We’re still in a Goldilocks economy of modest economic growth, no deflation and low inflation. Macro economic conditions are more conducive for stock market gains than any time in recent history. Unlike in any prior decade, we have a confluence of low valuations, high profit margins, new markets from booming foreign economies, and permanently low interest rates.
Our economy is nothing like it was in the 1970s. In the late ’70s, the misery index, measured by adding the inflation and unemployment rates together, was at sixteen percent. The last years of the 1970s saw inflation rates of 10 percent, with high interest rates as well. The Federal Reserve responded by raising interest rates in order to lower inflation. This backfired by plunging the economy into a recession in the early 80′s.
Today the economy is growing briskly, especially compared to Europe. Between the end of World War II and the beginning of the last recession, in 2007, economic growth in the U.S. averaged nearly 3 percent per year. Most of this was due to average labor productivity, which expanded at about 2 percent per year. In addition, the total number of hours worked also grew by one percent per year, in line with the overall growth in population. GDP growth is expected to settle at around two percent per year, or about the same as it was before 2008. The level of private debt, an indicator of business activity, is rising:
Interest rates and inflation are at some of their lowest rates in decades, due to the huge liquidity from governments and private institutions that is keeping rates lower than they would otherwise be. Despite unending criticism and predictions of hyper-inflationary doom & gloom, fed policy, in fact, has been very effective and isn’t making the mistake it made in the 80′s, 90′s or 2000′s of raising rates. It’s lowered interest rates because macro-economic conditions afford it the luxury of doing so, while dispelling any possibility of rates going up.

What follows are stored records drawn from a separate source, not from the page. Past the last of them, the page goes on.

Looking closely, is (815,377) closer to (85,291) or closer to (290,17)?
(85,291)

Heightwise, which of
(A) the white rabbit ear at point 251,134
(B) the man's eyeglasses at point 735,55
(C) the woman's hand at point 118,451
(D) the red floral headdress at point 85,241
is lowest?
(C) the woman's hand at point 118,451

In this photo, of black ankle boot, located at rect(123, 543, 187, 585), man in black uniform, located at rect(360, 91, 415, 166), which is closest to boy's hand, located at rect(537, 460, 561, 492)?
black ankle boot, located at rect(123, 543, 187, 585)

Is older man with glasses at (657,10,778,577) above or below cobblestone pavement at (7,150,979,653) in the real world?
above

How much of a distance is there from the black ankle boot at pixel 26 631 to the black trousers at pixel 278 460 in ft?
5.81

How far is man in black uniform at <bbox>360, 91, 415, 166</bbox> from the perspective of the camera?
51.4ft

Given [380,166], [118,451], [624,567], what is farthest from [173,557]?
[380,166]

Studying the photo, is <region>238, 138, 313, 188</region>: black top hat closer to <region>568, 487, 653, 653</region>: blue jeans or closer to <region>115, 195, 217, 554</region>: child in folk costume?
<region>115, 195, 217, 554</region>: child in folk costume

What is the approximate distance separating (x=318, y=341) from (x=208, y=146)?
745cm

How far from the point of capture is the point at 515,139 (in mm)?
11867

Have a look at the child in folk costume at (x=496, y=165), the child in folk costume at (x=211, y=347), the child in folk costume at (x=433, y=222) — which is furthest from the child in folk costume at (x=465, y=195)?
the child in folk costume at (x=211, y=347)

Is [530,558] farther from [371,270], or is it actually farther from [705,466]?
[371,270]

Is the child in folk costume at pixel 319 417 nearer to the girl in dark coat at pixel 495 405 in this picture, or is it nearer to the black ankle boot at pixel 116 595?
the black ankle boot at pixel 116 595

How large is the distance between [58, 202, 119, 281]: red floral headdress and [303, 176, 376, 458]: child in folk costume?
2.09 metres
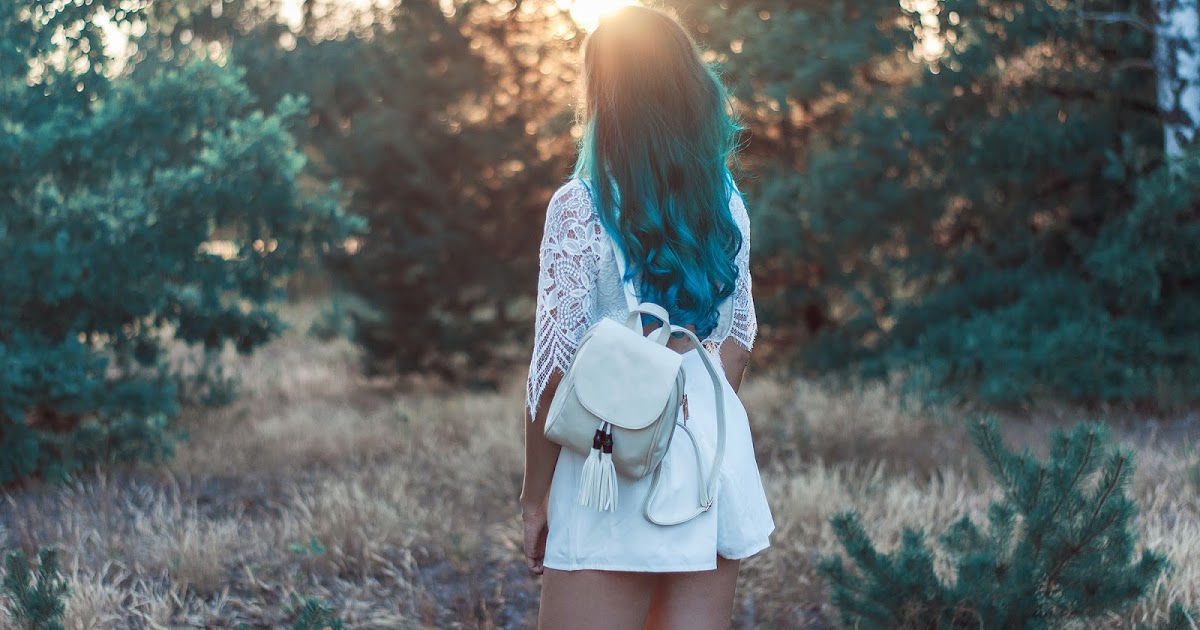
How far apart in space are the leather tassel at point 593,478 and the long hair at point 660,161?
34 centimetres

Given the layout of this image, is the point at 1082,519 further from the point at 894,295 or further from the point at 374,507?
the point at 894,295

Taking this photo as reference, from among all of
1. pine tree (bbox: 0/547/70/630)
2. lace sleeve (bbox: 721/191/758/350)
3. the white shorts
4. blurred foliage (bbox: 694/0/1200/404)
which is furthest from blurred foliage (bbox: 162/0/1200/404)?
the white shorts

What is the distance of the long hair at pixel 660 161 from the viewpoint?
223 centimetres

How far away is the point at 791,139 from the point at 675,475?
8912 millimetres

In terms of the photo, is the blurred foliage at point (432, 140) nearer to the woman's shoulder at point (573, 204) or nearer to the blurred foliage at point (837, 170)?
the blurred foliage at point (837, 170)

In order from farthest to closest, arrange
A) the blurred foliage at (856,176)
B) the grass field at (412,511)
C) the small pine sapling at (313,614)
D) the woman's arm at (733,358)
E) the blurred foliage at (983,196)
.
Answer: the blurred foliage at (856,176), the blurred foliage at (983,196), the grass field at (412,511), the woman's arm at (733,358), the small pine sapling at (313,614)

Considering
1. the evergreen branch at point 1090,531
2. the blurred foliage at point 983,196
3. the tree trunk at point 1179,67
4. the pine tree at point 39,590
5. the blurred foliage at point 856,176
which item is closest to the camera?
the pine tree at point 39,590

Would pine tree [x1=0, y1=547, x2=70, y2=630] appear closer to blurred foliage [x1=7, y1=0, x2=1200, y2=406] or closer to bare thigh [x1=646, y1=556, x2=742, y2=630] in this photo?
bare thigh [x1=646, y1=556, x2=742, y2=630]

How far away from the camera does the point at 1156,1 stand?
7777 millimetres

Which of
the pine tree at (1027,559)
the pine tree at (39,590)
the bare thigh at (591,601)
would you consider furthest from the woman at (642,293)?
the pine tree at (39,590)

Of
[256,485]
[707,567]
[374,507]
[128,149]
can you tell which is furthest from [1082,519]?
Result: [128,149]

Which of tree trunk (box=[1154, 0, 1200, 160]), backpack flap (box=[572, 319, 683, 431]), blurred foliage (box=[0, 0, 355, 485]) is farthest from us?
tree trunk (box=[1154, 0, 1200, 160])

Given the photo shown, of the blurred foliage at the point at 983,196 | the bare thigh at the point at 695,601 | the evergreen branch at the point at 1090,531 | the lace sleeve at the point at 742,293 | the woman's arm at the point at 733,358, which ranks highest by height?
the lace sleeve at the point at 742,293

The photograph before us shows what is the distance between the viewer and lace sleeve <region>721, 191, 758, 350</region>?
94.3 inches
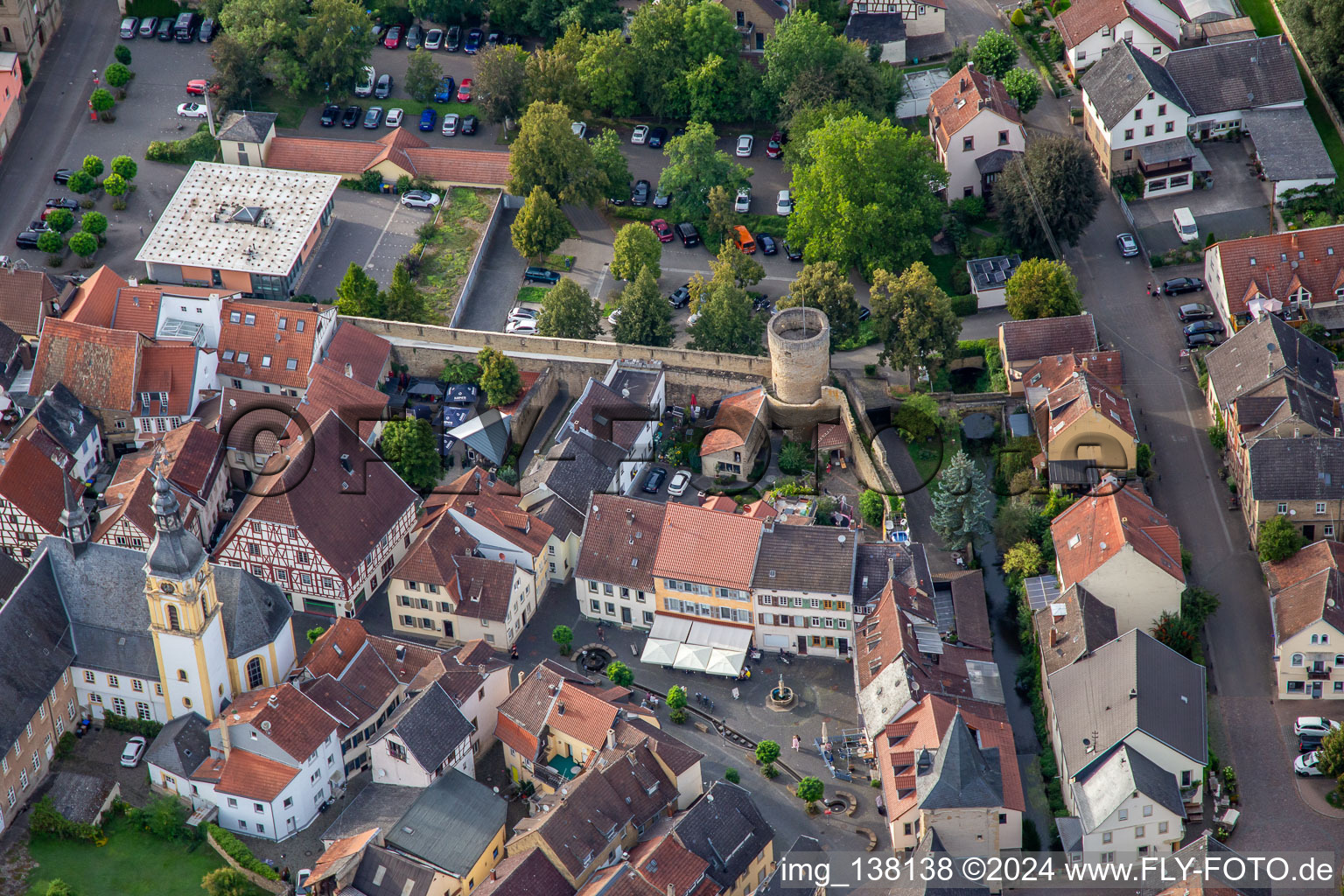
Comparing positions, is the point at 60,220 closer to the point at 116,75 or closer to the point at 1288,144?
the point at 116,75

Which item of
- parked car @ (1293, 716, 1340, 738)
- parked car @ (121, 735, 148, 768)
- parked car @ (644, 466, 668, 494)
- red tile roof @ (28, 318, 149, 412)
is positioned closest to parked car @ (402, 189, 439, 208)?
red tile roof @ (28, 318, 149, 412)

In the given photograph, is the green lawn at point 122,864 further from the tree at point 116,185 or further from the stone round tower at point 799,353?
the tree at point 116,185

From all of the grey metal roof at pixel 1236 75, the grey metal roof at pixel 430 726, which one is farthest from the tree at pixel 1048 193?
the grey metal roof at pixel 430 726

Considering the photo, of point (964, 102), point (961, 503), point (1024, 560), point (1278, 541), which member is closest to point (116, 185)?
point (964, 102)

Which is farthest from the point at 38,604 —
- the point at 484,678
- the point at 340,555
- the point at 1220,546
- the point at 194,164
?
the point at 1220,546

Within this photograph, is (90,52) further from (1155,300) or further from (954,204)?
(1155,300)
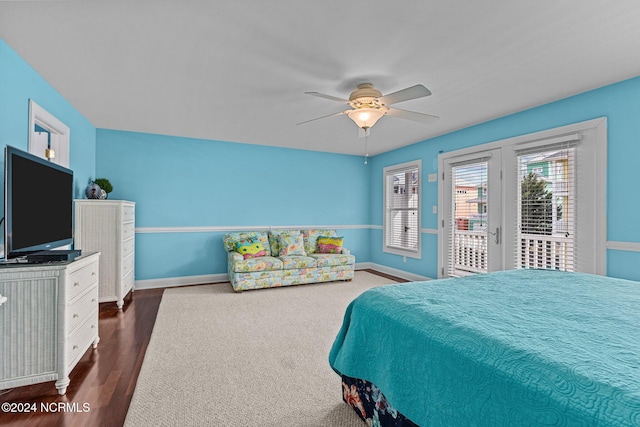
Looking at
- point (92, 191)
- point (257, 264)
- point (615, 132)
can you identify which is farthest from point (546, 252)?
point (92, 191)

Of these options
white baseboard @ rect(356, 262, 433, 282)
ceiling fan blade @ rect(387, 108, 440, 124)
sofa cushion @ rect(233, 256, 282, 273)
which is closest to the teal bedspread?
ceiling fan blade @ rect(387, 108, 440, 124)

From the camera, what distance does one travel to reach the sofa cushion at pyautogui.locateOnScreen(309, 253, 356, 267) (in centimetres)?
524

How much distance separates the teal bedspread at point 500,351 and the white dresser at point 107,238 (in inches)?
125

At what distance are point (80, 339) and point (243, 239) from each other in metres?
2.90

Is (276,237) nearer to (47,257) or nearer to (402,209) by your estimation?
(402,209)

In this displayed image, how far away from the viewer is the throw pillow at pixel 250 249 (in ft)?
16.2

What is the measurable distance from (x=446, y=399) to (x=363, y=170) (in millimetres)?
5830

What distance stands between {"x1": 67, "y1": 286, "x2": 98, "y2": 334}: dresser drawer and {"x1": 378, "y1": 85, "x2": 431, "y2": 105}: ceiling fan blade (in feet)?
9.23

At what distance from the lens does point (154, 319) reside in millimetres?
3523

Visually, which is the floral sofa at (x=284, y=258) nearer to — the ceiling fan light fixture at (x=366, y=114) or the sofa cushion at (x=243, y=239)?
the sofa cushion at (x=243, y=239)

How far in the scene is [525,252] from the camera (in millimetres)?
3740

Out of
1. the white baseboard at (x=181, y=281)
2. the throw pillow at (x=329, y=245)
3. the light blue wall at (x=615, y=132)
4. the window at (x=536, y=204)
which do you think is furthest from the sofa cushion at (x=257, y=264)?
the light blue wall at (x=615, y=132)

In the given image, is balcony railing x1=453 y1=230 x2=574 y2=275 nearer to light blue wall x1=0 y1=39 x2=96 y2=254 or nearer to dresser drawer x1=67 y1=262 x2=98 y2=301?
dresser drawer x1=67 y1=262 x2=98 y2=301

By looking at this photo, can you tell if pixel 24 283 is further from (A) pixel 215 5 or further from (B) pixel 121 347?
(A) pixel 215 5
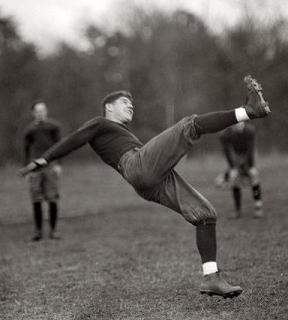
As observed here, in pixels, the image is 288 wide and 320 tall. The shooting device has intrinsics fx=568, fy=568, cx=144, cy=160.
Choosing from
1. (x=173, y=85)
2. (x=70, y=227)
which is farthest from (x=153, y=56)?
(x=70, y=227)

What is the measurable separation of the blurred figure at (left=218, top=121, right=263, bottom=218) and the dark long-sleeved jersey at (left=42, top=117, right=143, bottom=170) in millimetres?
6388

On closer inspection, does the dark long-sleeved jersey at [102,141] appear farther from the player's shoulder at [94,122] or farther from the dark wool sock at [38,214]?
the dark wool sock at [38,214]

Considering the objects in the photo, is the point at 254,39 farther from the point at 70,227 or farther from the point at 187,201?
the point at 187,201

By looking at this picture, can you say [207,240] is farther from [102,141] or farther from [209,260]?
[102,141]

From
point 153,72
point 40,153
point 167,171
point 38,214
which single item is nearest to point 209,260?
point 167,171

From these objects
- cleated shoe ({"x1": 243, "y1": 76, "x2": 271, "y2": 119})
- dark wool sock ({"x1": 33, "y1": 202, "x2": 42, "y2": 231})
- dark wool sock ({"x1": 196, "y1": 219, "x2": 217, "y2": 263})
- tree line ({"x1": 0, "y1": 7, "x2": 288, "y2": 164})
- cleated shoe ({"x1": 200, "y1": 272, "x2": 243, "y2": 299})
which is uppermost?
tree line ({"x1": 0, "y1": 7, "x2": 288, "y2": 164})

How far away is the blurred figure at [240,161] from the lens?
11.1 m

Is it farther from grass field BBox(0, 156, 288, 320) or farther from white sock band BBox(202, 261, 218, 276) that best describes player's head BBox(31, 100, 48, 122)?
white sock band BBox(202, 261, 218, 276)

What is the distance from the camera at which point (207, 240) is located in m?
4.76

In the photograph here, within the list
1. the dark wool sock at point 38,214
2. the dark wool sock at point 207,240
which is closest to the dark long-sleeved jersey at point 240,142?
the dark wool sock at point 38,214

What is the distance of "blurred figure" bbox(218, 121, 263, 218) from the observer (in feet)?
36.4

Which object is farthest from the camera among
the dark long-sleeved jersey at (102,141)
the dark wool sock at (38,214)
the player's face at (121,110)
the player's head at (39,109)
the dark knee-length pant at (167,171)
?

Instead of weak or collapsing corporate profits, as happened in the ’70s, corporate profits today are at all-time highs. Fortunately, real wage gains have stagnated since the late 1970s, providing a tailwind to economic growth. We’re becoming more productive, but the benefits of this productivity aren’t going back to the bulk of the population.
In the 1970s there was a bipartisan effort to deregulate markets ranging from transportation to finance to energy that was continued by Reagan, Clinton and Bush. Looking back, too big to fail policy has worked. Instead of growth sucking regulation, the solution is to have systems in place to nip crisis in bud, as was demonstrated with the overwhelming success of TARP or the bailout of Long Term Capital Management. When used to promote pro-growth policy, corporate welfare is better than regular welfare. Look at the success of TARP, tesla, and defense spending, for example. Liberalism is the problem, not crony capitalism.
In what has been called the web 2.0 stimulus, billions of dollars are flowing into high-end real estate and other luxuries. Unlike the failed Obama stimulus, this was borne out of the private sector. Industries that a decade ago didn’t exist are being created to serve the New Rich. Everything is wonderful – a cornucopia of wealth creation, prosperity, innovation, and being smart. The left said in 2008 there would be a permanent economic downshift – well, maybe in their own little world of negativity, but certainly not in Silicon Valley or the broader economy.